• Document passage
########################################

Showing posts with label Index Card RPG. Show all posts
Showing posts with label Index Card RPG. Show all posts

Friday, 30 October 2020

Sundays in the Shire #1: First Thoughts


Last month Josh McCrowell published 'Under Hill, By Water' an RPG that had been gestating for a a couple of years on his blog Rise Up Comus (which I would highly recomend for a variety of good stuff).  It's a game about being a Hobbit* living a quiet, pastoral life: "Adventure! No, thank you!". 

*I use the term advisedly - 'Under Hill...' doesn't use that word of course.  'Hobbits' are the IP of the Tolkein Estate.  Still it is clear that McCrowell is talking about, and in homage to, Tolkien's creation.  These aren't the 'Halflings' that have grown out RPG culture: McCrowell explicited says "a lot of fat from dragons and/or dungeons has been trimmed off".  

As an aside to this footnote, I would point to McCrowell's excellent blog post in which he considers how one would RPG The Hobbit if the Middle-Earth IP had solely consided of that book.  It gives a nice feel of his style.

How JRRT saw his Hobbit

As the description says, "this is an OSR(ish) game that’s about living in the cozy under-hill homes of the halflings" going back to 'the source material of Tolkien and the eclectic, rustic, anachronistic little British gentry that were the center of his stories".  The adventure promised is on the level of delaing with awkward aunts and ornery goats, rather than defeating dragons.

Well, for a Hobbit-botherer like me, this sounds like fun, and luckily I know a few like-minded people.  Accordingly, last week we sat down for the first of what I hope will be many Sundays in the Shire.

The Village Map

The first step in playing is to create a Hobbit village and populate it with both PCs and NPCs.  The books suggests that this is done with all players together, in order to build relationships and family ties in at this early stage - in effect to have a Session Zero.  We didn't quite do that.  Dave and his co-GM Scarlett (aged 6) created the village beforehand.  Fortunately, Dave recorded the process and has put it up as the first episode of his new podcast My Kids Will Kill You.  You can listened to this 40min process here, which I'd advise as it gives an excellent overview.*

*And if like me, you like to shout at your podcasts, rest assured that Prof Aldridge does now know that peat-cutters cut peat (and why).

########################################

• Provided information
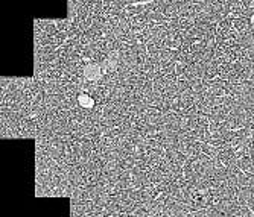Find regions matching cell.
<instances>
[{
  "mask_svg": "<svg viewBox=\"0 0 254 217\" xmlns=\"http://www.w3.org/2000/svg\"><path fill=\"white\" fill-rule=\"evenodd\" d=\"M78 102L84 108H91V107H93V99H91L90 96H87V94H81L79 98H78Z\"/></svg>",
  "mask_w": 254,
  "mask_h": 217,
  "instance_id": "2",
  "label": "cell"
},
{
  "mask_svg": "<svg viewBox=\"0 0 254 217\" xmlns=\"http://www.w3.org/2000/svg\"><path fill=\"white\" fill-rule=\"evenodd\" d=\"M99 73H101V70L95 64H91L85 68V78L87 79H96V78H99Z\"/></svg>",
  "mask_w": 254,
  "mask_h": 217,
  "instance_id": "1",
  "label": "cell"
}]
</instances>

########################################

• Written request
Rewrite the passage of the blog post starting at "The first step" and ending at "peat (and why).", replacing "village" with "hamlet".

• Full answer
The first step in playing is to create a Hobbit hamlet and populate it with both PCs and NPCs.  The books suggests that this is done with all players together, in order to build relationships and family ties in at this early stage - in effect to have a Session Zero.  We didn't quite do that.  Dave and his co-GM Scarlett (aged 6) created the hamlet beforehand.  Fortunately, Dave recorded the process and has put it up as the first episode of his new podcast My Kids Will Kill You.  You can listened to this 40min process here, which I'd advise as it gives an excellent overview.*

*And if like me, you like to shout at your podcasts, rest assured that Prof Aldridge does now know that peat-cutters cut peat (and why).